Nearly all of those examples can be explained by the existence of a neurological condition that makes processing multiple streams of information in real time impossible.  Each of the five senses is at least one separate stream.  Verbal content another--one stream per person speaking.  Non-verbal content yet another--one stream per person present.  Spatial relationships yet another.

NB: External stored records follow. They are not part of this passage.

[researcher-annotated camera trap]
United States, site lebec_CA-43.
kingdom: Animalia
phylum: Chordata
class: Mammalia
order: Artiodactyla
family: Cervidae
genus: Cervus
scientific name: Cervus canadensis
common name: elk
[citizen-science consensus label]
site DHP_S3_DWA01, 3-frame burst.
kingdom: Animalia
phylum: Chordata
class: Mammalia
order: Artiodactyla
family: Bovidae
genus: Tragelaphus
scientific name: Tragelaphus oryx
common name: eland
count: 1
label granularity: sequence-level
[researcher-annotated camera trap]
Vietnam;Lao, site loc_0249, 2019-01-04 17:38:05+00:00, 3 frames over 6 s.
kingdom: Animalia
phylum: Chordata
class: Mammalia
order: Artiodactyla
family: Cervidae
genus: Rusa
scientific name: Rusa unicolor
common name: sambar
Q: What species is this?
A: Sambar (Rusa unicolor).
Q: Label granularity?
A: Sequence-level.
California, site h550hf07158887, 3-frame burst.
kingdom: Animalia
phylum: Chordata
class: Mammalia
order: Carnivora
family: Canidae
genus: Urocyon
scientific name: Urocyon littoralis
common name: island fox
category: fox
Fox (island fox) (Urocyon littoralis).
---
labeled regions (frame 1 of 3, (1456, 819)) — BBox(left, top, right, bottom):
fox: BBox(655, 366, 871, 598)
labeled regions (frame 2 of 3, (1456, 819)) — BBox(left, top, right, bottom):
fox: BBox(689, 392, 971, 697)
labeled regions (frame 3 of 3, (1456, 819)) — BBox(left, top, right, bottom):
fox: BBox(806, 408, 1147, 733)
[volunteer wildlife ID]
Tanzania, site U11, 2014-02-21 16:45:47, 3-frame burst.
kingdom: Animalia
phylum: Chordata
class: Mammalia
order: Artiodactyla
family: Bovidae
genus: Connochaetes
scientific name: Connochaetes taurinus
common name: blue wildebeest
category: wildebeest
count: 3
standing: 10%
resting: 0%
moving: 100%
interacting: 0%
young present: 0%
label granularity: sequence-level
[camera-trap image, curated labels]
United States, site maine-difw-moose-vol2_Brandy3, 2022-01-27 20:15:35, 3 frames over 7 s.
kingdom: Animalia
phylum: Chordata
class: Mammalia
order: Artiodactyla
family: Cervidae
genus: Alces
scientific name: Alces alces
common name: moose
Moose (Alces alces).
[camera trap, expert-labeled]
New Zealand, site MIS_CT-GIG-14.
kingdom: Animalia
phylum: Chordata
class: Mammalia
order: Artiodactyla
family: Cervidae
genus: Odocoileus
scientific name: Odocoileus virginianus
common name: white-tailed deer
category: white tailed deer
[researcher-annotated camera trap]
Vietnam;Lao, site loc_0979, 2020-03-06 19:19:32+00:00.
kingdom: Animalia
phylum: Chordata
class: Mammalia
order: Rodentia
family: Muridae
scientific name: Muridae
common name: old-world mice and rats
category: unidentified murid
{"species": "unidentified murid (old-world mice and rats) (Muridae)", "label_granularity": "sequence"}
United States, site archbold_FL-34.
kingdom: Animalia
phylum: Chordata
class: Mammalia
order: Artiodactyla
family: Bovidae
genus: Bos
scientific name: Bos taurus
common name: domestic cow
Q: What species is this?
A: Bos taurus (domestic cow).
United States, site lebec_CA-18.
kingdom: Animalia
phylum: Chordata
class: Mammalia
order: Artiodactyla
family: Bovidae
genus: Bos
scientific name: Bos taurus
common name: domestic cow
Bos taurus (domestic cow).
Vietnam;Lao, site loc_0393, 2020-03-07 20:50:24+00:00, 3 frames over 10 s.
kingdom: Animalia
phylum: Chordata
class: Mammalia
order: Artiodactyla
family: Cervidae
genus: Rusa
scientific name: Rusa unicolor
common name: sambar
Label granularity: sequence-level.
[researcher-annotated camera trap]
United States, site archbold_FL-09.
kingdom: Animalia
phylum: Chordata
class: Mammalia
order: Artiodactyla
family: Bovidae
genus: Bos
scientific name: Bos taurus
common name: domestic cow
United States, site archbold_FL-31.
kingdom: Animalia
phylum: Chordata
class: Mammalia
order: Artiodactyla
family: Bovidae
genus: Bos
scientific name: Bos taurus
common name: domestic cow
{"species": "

Time yet another.  Emotions yet another, if not separate streams for each emotion present in the environment--mine and theirs.  This creates the anxiety which leads to the 'unacceptable' behaviors like social isolation, rituals and rhythmic movements, OCD, inconsistency, getting stuck in a groove, the appearance of self-involvement or selfishness.  All of which are manifestations of information overload and/or attempts to soothe the anxiety or control what seems a chaotic environment.

Some of the relief this diagnosis is generating in me relates to the pervasive sense of failure as a human being I've carried for decades because of what seemed to be character flaws preventing me from conforming to expectations--mine or other's.  This sense of failure feeds the depression I've struggled with since at least age 7 and possibly age 4.

Forty odd years after earning my bike I'm still expecting gold star days of myself and never achieving them.  But the chart I've created for myself contains dozens more requirements than Mom's did for me back then.  It's probably impossible for a neuro-typical.  But for someone with the issues I just described above its just cruel.

Now I'm getting a glimpse of a future in which I've forgiven myself for the failure to accomplish the impossible.  For isn't it as unrealistic to expect someone with sensory processing issues to be at ease in a crowd or capable of accomplishing each days tasks to perfection without reminding and with good attitude as it would be to expect a blind person to drive a car or a person with only two limbs to jump rope?